[Passage to read — start]

Thread 1 "x86_64-apple-da" received signal SIGABRT, Aborted.
0x00007ffff7763ef5 in raise () from /usr/lib/libc.so.6
(gdb) bt
#0  0x00007ffff7763ef5 in raise () from /usr/lib/libc.so.6
#1  0x00007ffff774d862 in abort () from /usr/lib/libc.so.6
#2  0x00005555555cc088 in std::__replacement_assert (__file=<optimized out>, __line=<optimized out>, __function=<optimized out>, 
    __condition=<optimized out>)
    at /usr/bin/../lib64/gcc/x86_64-pc-linux-gnu/11.1.0/../../../../include/c++/11.1.0/x86_64-pc-linux-gnu/bits/c++config.h:504
#3  0x00005555556f23a8 in std::vector<ld::Fixup, std::allocator<ld::Fixup> >::operator[] (this=<optimized out>, __n=<optimized out>)
    at /usr/bin/../lib64/gcc/x86_64-pc-linux-gnu/11.1.0/../../../../include/c++/11.1.0/bits/stl_vector.h:1045
#4  mach_o::relocatable::Atom<x86_64>::fixupsEnd (this=<optimized out>) at macho_relocatable_file.cpp:763
#5  0x000055555569c5ef in ld::tool::Resolver::convertReferencesToIndirect (this=0x7fffffffcb28, atom=...) at Resolver.cpp:848
#6  0x000055555569c1da in ld::tool::Resolver::doAtom (this=<optimized out>, atom=...) at Resolver.cpp:783
#7  0x00005555556ef06c in mach_o::relocatable::File<x86_64>::forEachAtom (this=0x7ffff0000ba0, handler=...) at macho_relocatable_file.cpp:4472
#8  0x00005555555c9b19 in ld::tool::InputFiles::forEachInitialAtom (this=0x7fffffffd7b8, handler=..., state=...) at InputFiles.cpp:1324
#9  0x000055555569f52a in ld::tool::Resolver::buildAtomList (this=0x7fffffffcb28) at Resolver.cpp:313
#10 ld::tool::Resolver::resolve (this=0x7fffffffcb28) at Resolver.cpp:2024
#11 0x00005555555d24d9 in main (argc=<optimized out>, argv=<optimized out>) at ld.cpp:1527

And finally we can see the issue.

The following code in mach_o::relocatable::Atom<x86_64>::fixupsEnd at macho_relocatable_file.cpp:763 has the issue:

	virtual ld::Fixup::iterator					fixupsEnd()	const	{ return &machofile()._fixups[_fixupsStartIndex+_fixupsCount]; }

Because C++ is annoying, this is not an array access. It calls the following in std::allocator<ld::Fixup> >::operator[] at stl_vector.h:1045

      reference
      operator[](size_type __n) _GLIBCXX_NOEXCEPT
      {
	__glibcxx_requires_subscript(__n);
	return *(this->_M_impl._M_start + __n);
      }

__glibcxx_requires_subscript is obviously a macro, in debug/assersions.h

#ifndef _GLIBCXX_ASSERTIONS
# define __glibcxx_requires_non_empty_range(_First,_Last)
# define __glibcxx_requires_nonempty()
# define __glibcxx_requires_subscript(_N)
#else

// Verify that [_First, _Last) forms a non-empty iterator range.

[Passage to read — finish]

● **What you will do**
(1) Answer these from the debugging passage, one line each:
(a) Which signal did thread 1 receive?
(b) At which file and line is the fixupsEnd code with the issue found?
(c) At which line of stl_vector.h is operator[] called?
(2) Pick up the debugging passage after its final line and carry it on.

[Given material — start]

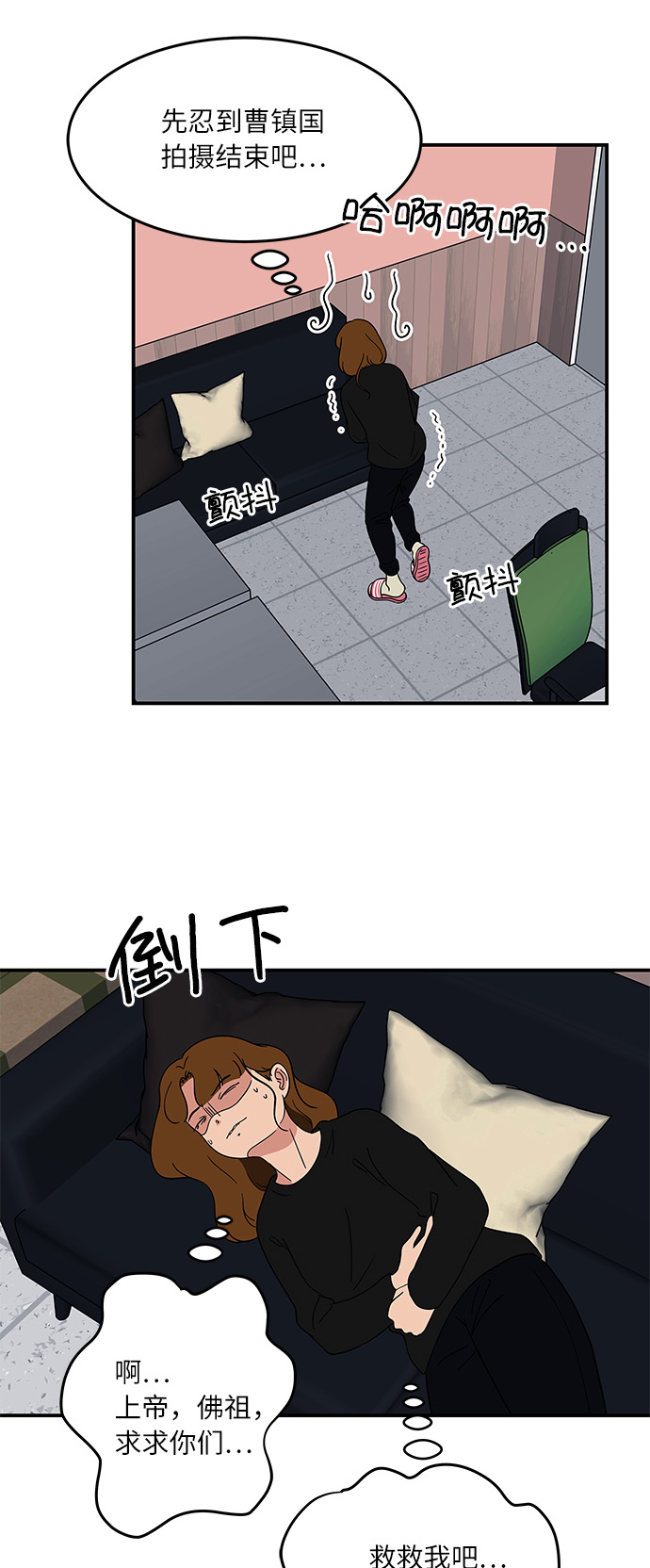 [第38话] 荷尔蒙的影响，突然加速4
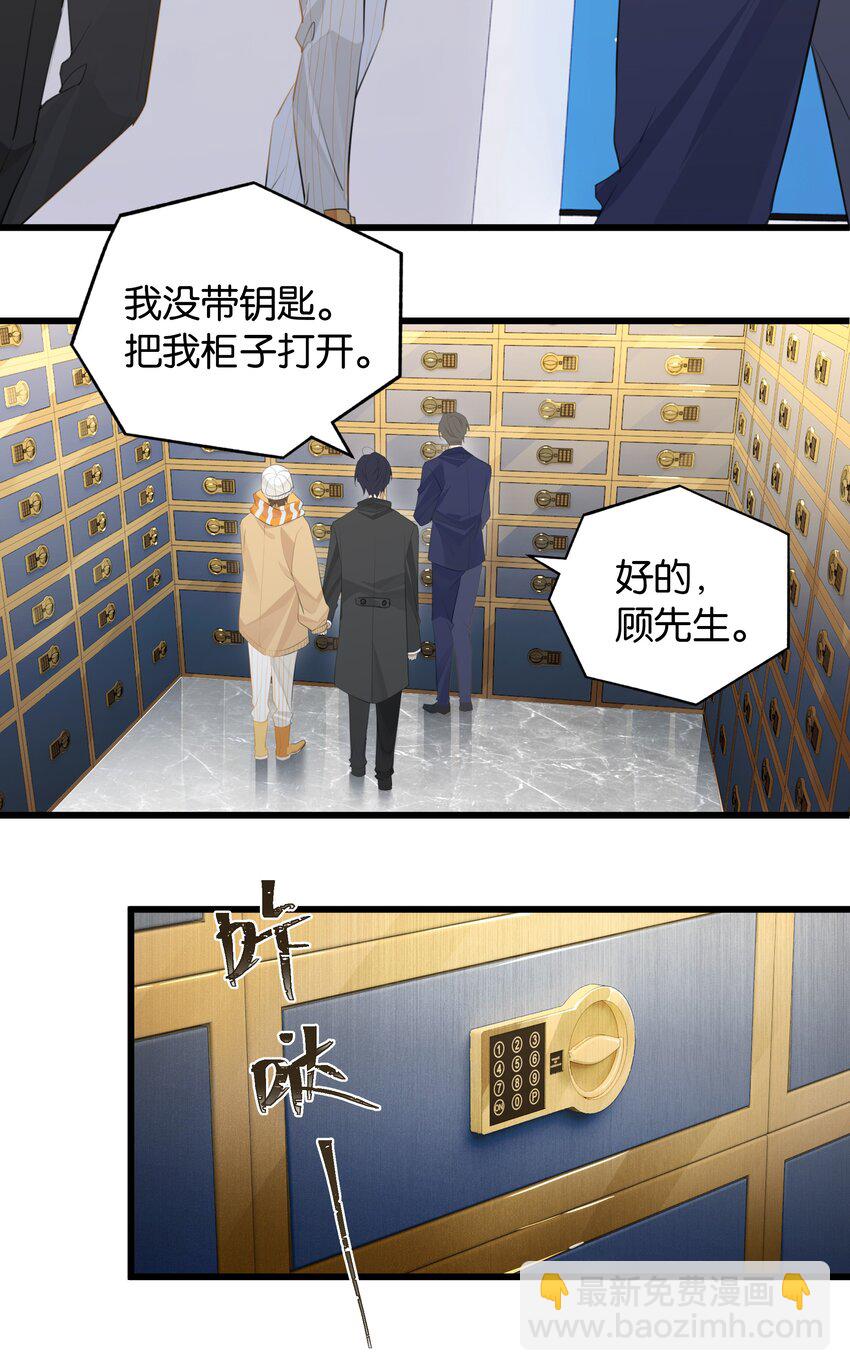 第92话 凡心大动-第95话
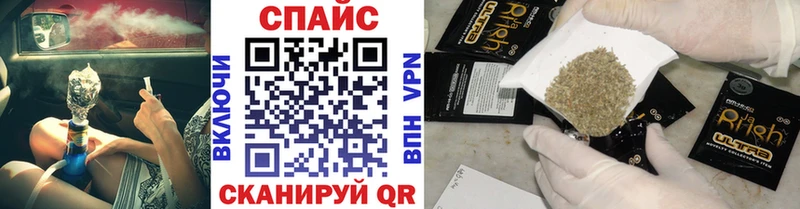 Бутират оксана  где найти наркотики  Ишимбай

[Given material — finish]

● **Per-task answers**
(1)
(a) SIGABRT
(b) macho_relocatable_file.cpp, line 763
(c) 1045

(2)
# define __glibcxx_requires_non_empty_range(_First,_Last)	\
  __glibcxx_assert(_First != _Last)
# define __glibcxx_requires_subscript(_N)	\
  __glibcxx_assert(_N < this->size())
// Verify that the container is nonempty
# define __glibcxx_requires_nonempty()		\
  __glibcxx_assert(!this->empty())
#endif

Which is the end of the problem.

So, what's going on is that my system defines _GLIBCXX_ASSERTIONS by default.
This issues a bounds check when fixupsEnd() calls the [] operator.
That obviously fails because _fixupsStartIndex+_fixupsCount is one-off the last valid index.

Of course, we're taking the & of it, so it's never been a problem.
However, the documentation says that out_of_range lookups are not defined.
A quick search gives this mailing-list discussion:
https://www.mail-archive.com/gcc-bugs@gcc.gnu.org/msg619891.html

I've found a workaround, namely replacing each &vec[n] with (vec.begin()+n).base() so it no longer asserts.
It feels very kludgy, though.
Also, this is especially a problem because the &vec[n] idiom is used everywhere in ld64's code.
And who knows when it's actually a pointer that just needs ptr+n.
file -type f | xargs grep '\&.*\[' | wc gets at least 1500 lines.

I'm not much of a C++ programmer, so before I try to manually replace each instance, what are your thoughts?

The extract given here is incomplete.